Speed difference between caret and klaR packages, for Naive Bayes

1.6k views Asked by At

I'm running a Naive Bayes model, and using the klaR package directly is very fast, less than a second to compute on a standard laptop:

mod <- NaiveBayes(category ~ ., data=training, na.action = na.omit)

However, using the caret packages's train() interface--which I thought was simply a wrapper for the above function--takes a very long time:

mod <- train(category ~ ., data=training, na.action = na.omit, method="nb")

I'm guessing this is because train defaults to include some resampling. I tried including trControl = trainControl(method = "none") but received the following error:

Error in train.default(x, y, weights = w, ...) : Only one model should be specified in tuneGrid with no resampling

Any ideas why this might occur or general thoughts on the speed difference between the two functions?

Also, is there any chance the speed difference is related to the formula interface?
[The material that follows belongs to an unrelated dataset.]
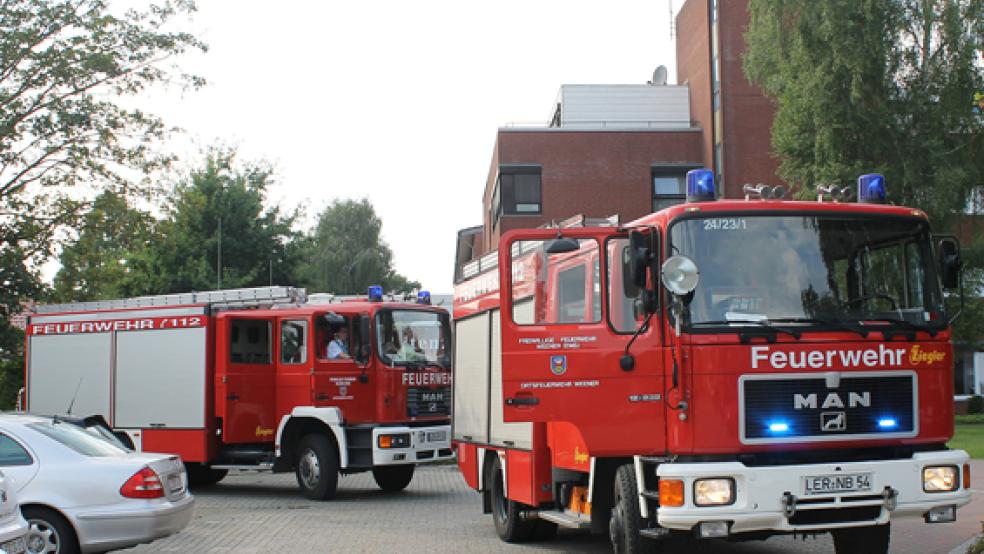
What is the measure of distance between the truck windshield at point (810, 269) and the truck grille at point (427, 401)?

A few of my predictors are factors with over a hundred levels.

1

There are 1 answers

0
smci On

Because when you call caret::train without specifying any of trControl, tuneGrid, tuneLength, it defaults to doing a grid-search over all possible hyperparameters!!

trControl = trainControl(), tuneGrid = NULL, tuneLength = 3

... and worse still, it does that grid-search using the default parameters of that particular model (NaiveBayes in this case)!

And the default for trainControl is absolutely not what you want: method = "boot", number = 10 or 25, which is 10/25 entire passes of bootstrap and also saving intermediate results (returnData=T).

So you override one bad default by doing trControl = trainControl(method = "none"), but that tickles that it's still doing a grid-search with tuneGrid = NULL, tuneLength = 3. You need to explicitly set/override those.

(as @Khl4v already said in comment)